(Records shown):
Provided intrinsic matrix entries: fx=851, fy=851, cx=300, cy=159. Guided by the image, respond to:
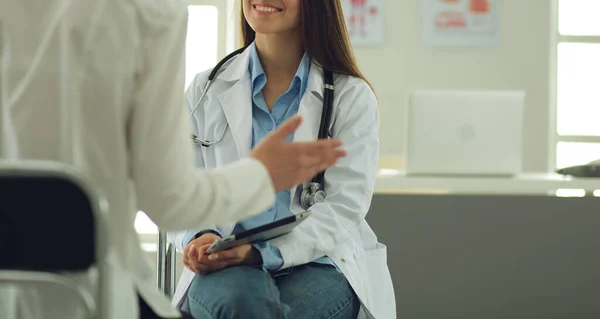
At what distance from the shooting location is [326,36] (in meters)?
2.15

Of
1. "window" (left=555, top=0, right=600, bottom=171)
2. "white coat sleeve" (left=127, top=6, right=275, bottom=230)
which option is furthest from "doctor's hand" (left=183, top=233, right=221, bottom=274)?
"window" (left=555, top=0, right=600, bottom=171)

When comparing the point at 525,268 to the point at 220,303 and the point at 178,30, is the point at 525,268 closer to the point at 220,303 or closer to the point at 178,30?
the point at 220,303

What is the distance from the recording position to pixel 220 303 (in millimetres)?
1706

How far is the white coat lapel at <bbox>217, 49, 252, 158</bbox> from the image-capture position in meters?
2.04

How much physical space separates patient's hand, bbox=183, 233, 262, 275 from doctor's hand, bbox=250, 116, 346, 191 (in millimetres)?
628

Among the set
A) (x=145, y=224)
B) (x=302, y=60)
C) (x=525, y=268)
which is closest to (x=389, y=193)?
(x=525, y=268)

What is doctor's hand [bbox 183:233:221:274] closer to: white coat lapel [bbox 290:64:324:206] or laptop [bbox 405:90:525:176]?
white coat lapel [bbox 290:64:324:206]

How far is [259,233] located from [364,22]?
11.8 feet

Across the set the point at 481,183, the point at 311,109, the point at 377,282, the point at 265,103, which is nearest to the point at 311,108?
the point at 311,109

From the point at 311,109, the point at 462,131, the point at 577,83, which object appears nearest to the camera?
the point at 311,109

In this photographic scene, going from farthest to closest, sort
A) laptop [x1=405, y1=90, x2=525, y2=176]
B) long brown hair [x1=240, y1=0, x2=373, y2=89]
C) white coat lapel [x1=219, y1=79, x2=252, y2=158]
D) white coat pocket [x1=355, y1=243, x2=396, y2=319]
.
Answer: laptop [x1=405, y1=90, x2=525, y2=176] → long brown hair [x1=240, y1=0, x2=373, y2=89] → white coat lapel [x1=219, y1=79, x2=252, y2=158] → white coat pocket [x1=355, y1=243, x2=396, y2=319]

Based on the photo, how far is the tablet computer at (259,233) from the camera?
5.32 feet

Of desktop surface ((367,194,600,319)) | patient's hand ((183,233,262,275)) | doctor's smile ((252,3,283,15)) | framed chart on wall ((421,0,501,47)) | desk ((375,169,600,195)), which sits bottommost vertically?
desktop surface ((367,194,600,319))

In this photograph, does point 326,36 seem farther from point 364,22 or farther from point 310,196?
point 364,22
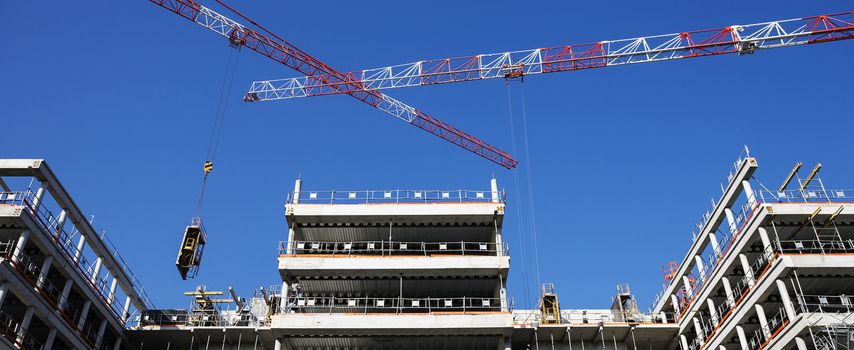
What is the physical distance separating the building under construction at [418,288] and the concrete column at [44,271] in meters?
0.09

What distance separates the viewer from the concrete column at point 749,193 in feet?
156

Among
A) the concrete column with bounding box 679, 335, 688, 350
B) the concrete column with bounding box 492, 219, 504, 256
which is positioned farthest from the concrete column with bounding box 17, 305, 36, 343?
the concrete column with bounding box 679, 335, 688, 350

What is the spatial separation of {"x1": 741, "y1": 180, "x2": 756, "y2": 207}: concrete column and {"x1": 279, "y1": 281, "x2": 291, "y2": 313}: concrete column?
3380 cm

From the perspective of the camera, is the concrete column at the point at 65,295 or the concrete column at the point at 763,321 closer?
the concrete column at the point at 763,321

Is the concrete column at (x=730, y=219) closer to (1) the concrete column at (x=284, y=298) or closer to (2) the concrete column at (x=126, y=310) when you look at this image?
(1) the concrete column at (x=284, y=298)

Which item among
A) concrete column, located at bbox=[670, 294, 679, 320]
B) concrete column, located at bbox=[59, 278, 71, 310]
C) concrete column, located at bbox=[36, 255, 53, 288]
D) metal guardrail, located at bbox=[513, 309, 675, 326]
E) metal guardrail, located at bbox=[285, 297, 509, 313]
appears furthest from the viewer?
concrete column, located at bbox=[670, 294, 679, 320]

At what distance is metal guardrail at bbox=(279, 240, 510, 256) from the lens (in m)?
56.4

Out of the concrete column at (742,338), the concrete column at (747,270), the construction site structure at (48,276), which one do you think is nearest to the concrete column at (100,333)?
the construction site structure at (48,276)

(Given request):
Reproduce the stretch from the line containing "At what distance is" through the end of the lines, renaming "metal guardrail" to "steel barrier" and keeping everything else as it stands.

(Solution to the problem):
At what distance is steel barrier at bbox=(279, 240, 510, 256) from the lens (in m)?
56.4

Out of the concrete column at (742,338), the concrete column at (747,270), the construction site structure at (48,276), which one do you think is nearest to the concrete column at (100,333)?
the construction site structure at (48,276)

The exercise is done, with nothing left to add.